> [REQUIREMENT A] Please reproduce the passage from the page on balanced equations, beginning at the words "- The equation" and ending after "this element last.".
> [REQUIREMENT B] According to the page on balanced equations, what is the only way an equation can be balanced?
** Start READING PASSAGE **
ChemWiki: The Dynamic Chemistry E-textbook > Physical Chemistry > Equilibria > Chemical Equilibria > The Equilibrium Constant > Balanced Equations And Equilibrium Constants

In a **Balanced Equation**, the total number of atoms of each element present is the same on both sides of the equation. **Stoichiometric Coefficients** are the coefficients required to balance a chemical equation. These are important because they relate the amounts of reactants used and products formed. The coefficients relate to the **equilibrium constants** because they are used to calculate them. For this reason, it is important to understand how to balance an equation before using the equation to calculate equilibrium constants.

Here are some important concepts to remember for balancing an equation:

- An equation can be balanced only by adjusting the coefficients.
- The equation must include only the reactants and products that participate in the reaction.
- Never change the equation in order to balance it.
- If an element occurs in only one compound on each side of the equation, try balancing this element first.
- When one element exists as a free element, balance this element last.

Example |

- \[H_2\; (g) + O_2 \; (g) \rightleftharpoons H_2O \; (l) \]

Because both elements are by themselves, you can look at either first. Let’s look at oxygen. There are two atoms on the left side and one on the right side. Multiply the right by 2 | H_{2(g)} + 1 O_{2(g) }↔ 2 H_{2}O_{(l)} |

Next, look at the hydrogen. There are 4 atoms on the right, and only 2 atoms on the left. Multiply the hydrogen on left by 2 | 2 H_{2} _{(g)} + O_{2(g)} ↔ 2 H_{2}O_{(l)} |

Now check. Hydrogen: on left 2 x _{2 }= 4, on right 2 x_{ 2}= 4. Oxygen: on left: 1 x _{2} = 2, on right 2 x _{1} = 2 . All atoms balance. Done! | 2 H |

Example |

\(2. Al \; (s) + MnSO_4 \; (aq) \rightleftharpoons Al_2(SO_4)_3 + Mn ; (s) \)
** End READING PASSAGE **
** Start DATASET SECTION **
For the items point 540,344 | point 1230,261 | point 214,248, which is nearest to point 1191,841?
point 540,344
** End DATASET SECTION **
> [WORKED SOLUTION A]
- The equation must include only the reactants and products that participate in the reaction.
- Never change the equation in order to balance it.
- If an element occurs in only one compound on each side of the equation, try balancing this element first.
- When one element exists as a free element, balance this element last.

> [WORKED SOLUTION B] By adjusting the coefficients.